On a beautiful sunny and still winters day last week I was surveying wading birds on the River Humber when I was distracted by a particularly fine-looking wild corner on the edge of a nearby field. I am always on the lookout for these wonderful places. Birds and other wildlife love them and so do I; this one was perfect. On the field boundary, wrapping around the corner was a large, wide and tall native hedge. It must have been 3 meters wide and the same high with a few young trees reaching for the sky above the hedge. The bushes were dripping with Hawthorn and Dog Rose berries; blood red jewels on the thorns. It was lush!

The Wild Corner © Richard BainesThe Wild Corner © Richard Baines

The base of the hedge drooped and merged seamlessly with tall herbs creating confusion where the field started and the hedge finished. A meter or so into the field the tall herbage was squashed by old tyre tracks which formed small puddles in the bare earth. Beyond the track were a mixture of old grasses, unharvested cereals and wild flowers from the summer, all standing tall across a wide field margin. Six meters into the field, beyond the wonderful tangle of herbage, a commercial crop had been harvested. The old stubble had been left but it hadn’t been sprayed with herbicide so many small pioneer plants such as Groundsel were still growing, flowering and seeding. I could not have designed a better wild corner, it had everything including a lot of birds! I decided to make a detailed record in my notebook of every bird in every niche.

Fieldfare in the hedge feeding on Hawthorn berries © Richard BainesFieldfare in the hedge feeding on Hawthorn berries © Richard Baines

Thrushes were bouncing in and out of the hedge, some feeding on the fruit, others in the field looking for worms. I counted 50 Fieldfare, 12 Blackbirds, six Redwing and four Song Thrush. At the base of the hedge in that wonderful misty interface between the thorns and old flowers were at least eight Dunnocks, six Robins and three Wrens.

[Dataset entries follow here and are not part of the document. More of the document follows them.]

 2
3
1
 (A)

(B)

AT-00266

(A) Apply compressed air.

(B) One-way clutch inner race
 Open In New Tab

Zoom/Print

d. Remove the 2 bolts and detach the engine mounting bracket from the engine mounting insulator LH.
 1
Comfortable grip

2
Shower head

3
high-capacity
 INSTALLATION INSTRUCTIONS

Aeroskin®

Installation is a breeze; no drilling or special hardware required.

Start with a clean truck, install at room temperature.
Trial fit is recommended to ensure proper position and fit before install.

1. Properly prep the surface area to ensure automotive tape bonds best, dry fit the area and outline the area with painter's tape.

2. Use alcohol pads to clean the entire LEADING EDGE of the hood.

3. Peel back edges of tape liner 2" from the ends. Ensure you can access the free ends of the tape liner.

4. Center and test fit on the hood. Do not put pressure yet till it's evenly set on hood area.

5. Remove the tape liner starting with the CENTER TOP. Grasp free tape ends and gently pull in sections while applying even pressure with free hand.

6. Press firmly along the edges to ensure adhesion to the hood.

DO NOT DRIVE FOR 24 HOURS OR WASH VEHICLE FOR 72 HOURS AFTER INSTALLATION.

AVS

Pied Wagtail drinking from puddles in the track © Richard BainesPied Wagtail drinking from puddles in the track © Richard Baines

Further out from the hedge bottom six Pied Wagtails were feeding and drinking from the puddles.

Yellowhammer © Dan LombardYellowhammer © Dan Lombard

Beyond the track in the tall herbs and old barley were 50 Linnets, 22 Yellowhammers, 16 Reed Buntings, 10 Chaffinch and one Brambling. The buntings and finches would occasionally get spooked and joined the thrushes in the hedge creating a mass of songbirds. Out further into the field but only 10 meters from the hedge were a small group of four Skylark. I almost forgot about the two Woodpigeons and a Magpie watching from the young trees above the hedge. I make that a total of 201 birds of 16 species. Back home I measured the hedge and field area on Google Earth; a total of 0.25 Hectares. In any reckoning, that’s a great density of birds for a small area of land.

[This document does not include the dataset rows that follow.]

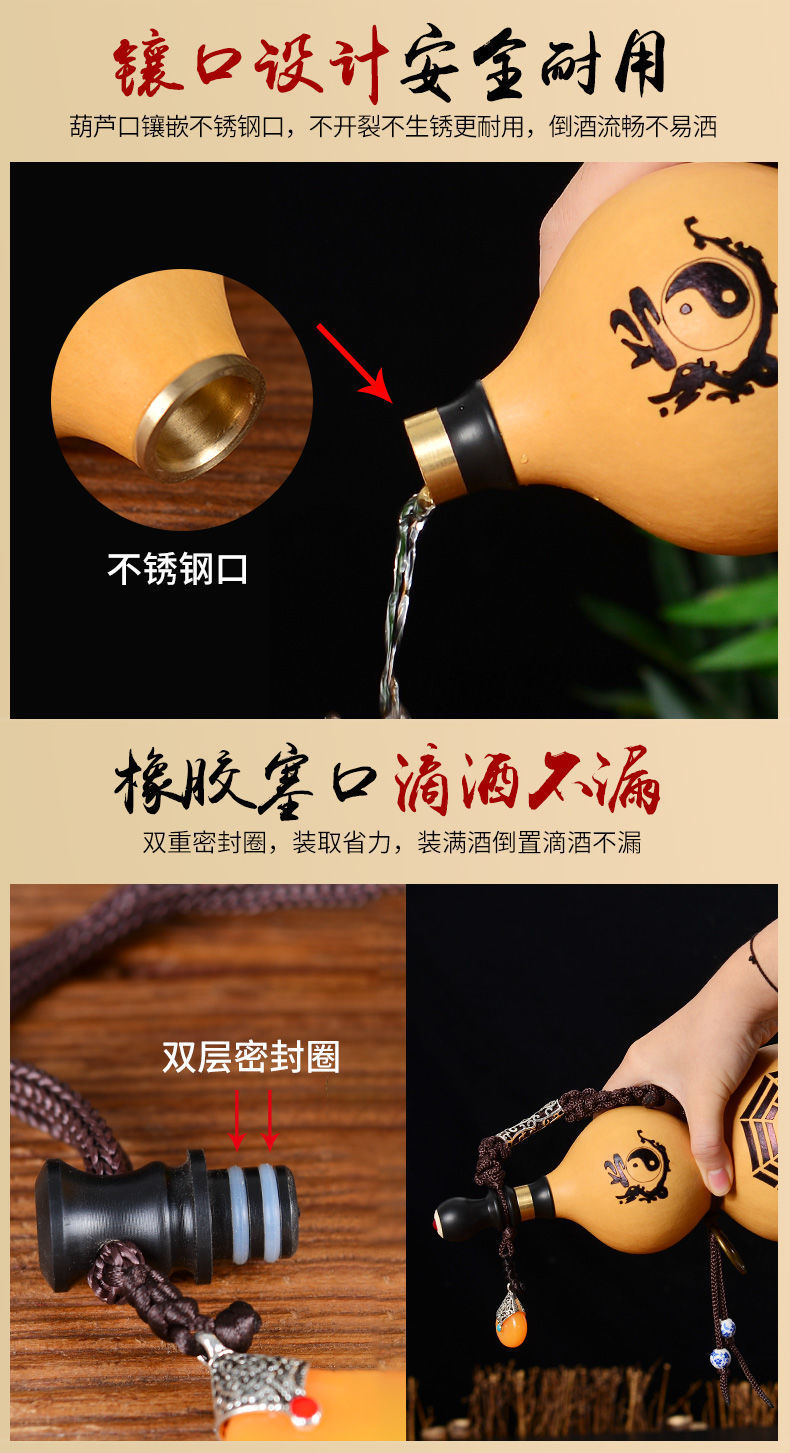 镶口设计安全耐用

葫芦口镶嵌不锈钢口，不开裂不生锈更耐用，倒酒流畅不易洒

不锈钢口

橡胶塞口滴酒不漏

双重密封圈，装取省力，装满酒倒置滴酒不漏

双层密封圈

Reed Bunting © Richard BainesReed Bunting © Richard Baines

I could go on and on, enthusing in even greater detail about how valuable this area was for each bird, but that might get a bit too eco-nerdy. Most importantly birds and wildlife love these wild patches of land and with help from farmers everywhere we could save many of our best loved birds from terminal decline. The great news is we can still find places like the one I did in our countryside, they still exist. So, what can we do to help if we aren’t farmers ourselves? It’s very easy. On our wildlife walks, if we see or know a farmer, we need to speak to them and tell them how wonderful their wild corner is for wildlife. In my experience that human contact and enthusiasm can make a big difference. If you love your local wildlife, make a new year resolution to talk to at least one farmer in 2021.  Be positive and enthuse about their ‘wild corners’. You may just be surprised at the difference this can make for these hidden places.